PROBLEM TO SOLVE
Gather every line in the listing below that contains the string "hillside". Treat case as significant.

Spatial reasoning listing
═══
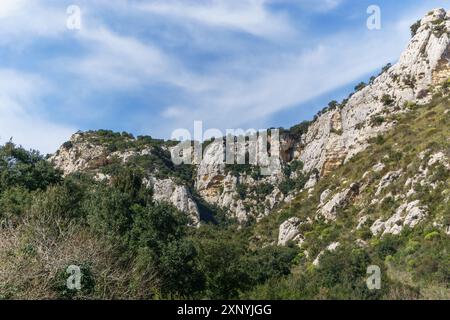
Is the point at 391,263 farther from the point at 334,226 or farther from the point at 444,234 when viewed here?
the point at 334,226

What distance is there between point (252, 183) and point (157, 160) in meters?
17.1

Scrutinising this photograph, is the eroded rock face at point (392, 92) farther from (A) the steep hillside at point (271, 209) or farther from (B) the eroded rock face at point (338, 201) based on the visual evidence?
(B) the eroded rock face at point (338, 201)

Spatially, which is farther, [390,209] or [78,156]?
[78,156]

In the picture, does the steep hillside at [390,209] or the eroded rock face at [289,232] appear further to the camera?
the eroded rock face at [289,232]

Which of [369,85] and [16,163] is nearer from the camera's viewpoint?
[16,163]

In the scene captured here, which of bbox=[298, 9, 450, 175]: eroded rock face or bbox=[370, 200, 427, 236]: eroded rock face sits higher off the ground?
bbox=[298, 9, 450, 175]: eroded rock face

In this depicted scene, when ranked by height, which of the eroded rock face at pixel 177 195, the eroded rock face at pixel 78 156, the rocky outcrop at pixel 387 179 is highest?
the eroded rock face at pixel 78 156

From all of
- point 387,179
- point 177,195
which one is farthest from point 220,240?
point 177,195

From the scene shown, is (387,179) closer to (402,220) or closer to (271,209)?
(402,220)

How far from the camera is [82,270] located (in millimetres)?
17125

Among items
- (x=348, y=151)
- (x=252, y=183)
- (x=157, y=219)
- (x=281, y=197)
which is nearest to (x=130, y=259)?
(x=157, y=219)

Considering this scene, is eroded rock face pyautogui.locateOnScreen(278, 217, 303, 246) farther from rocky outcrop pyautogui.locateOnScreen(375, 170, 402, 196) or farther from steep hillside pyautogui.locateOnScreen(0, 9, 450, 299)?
rocky outcrop pyautogui.locateOnScreen(375, 170, 402, 196)

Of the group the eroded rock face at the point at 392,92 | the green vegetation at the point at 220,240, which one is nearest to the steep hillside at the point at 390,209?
the green vegetation at the point at 220,240

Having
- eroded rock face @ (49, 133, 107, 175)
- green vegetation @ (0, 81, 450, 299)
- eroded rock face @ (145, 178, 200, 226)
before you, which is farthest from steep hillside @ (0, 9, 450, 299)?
eroded rock face @ (49, 133, 107, 175)
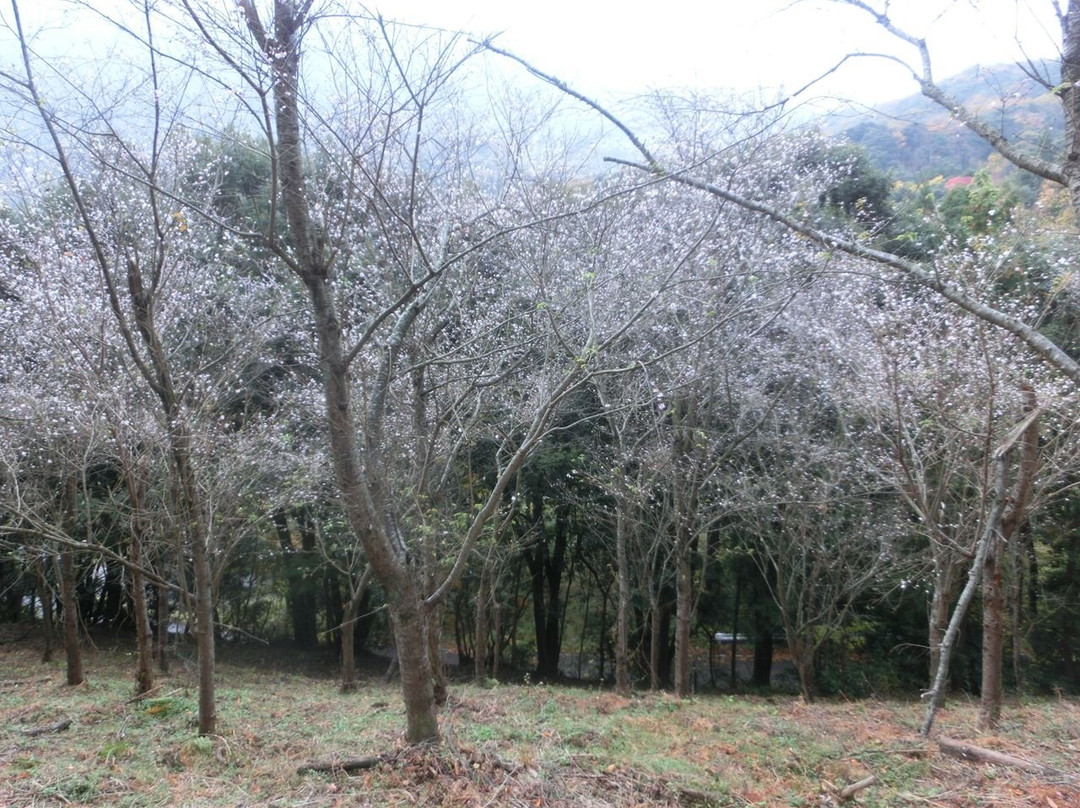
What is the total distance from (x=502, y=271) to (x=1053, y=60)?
567 cm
═══
RESPONSE TO THIS TASK
Scrutinising this photograph, is the eroded rock face at point (392, 92) farther from (A) the steep hillside at point (271, 209) or farther from (B) the eroded rock face at point (338, 201) based on the visual evidence?
In the picture, does the steep hillside at [390,209] or the eroded rock face at [289,232] appear further to the camera?
Considering this scene, is eroded rock face pyautogui.locateOnScreen(278, 217, 303, 246) farther from rocky outcrop pyautogui.locateOnScreen(375, 170, 402, 196) or farther from steep hillside pyautogui.locateOnScreen(0, 9, 450, 299)?
Of the group the eroded rock face at the point at 392,92 | the green vegetation at the point at 220,240, which one is nearest to the steep hillside at the point at 390,209?
before you, which is farthest from steep hillside @ (0, 9, 450, 299)?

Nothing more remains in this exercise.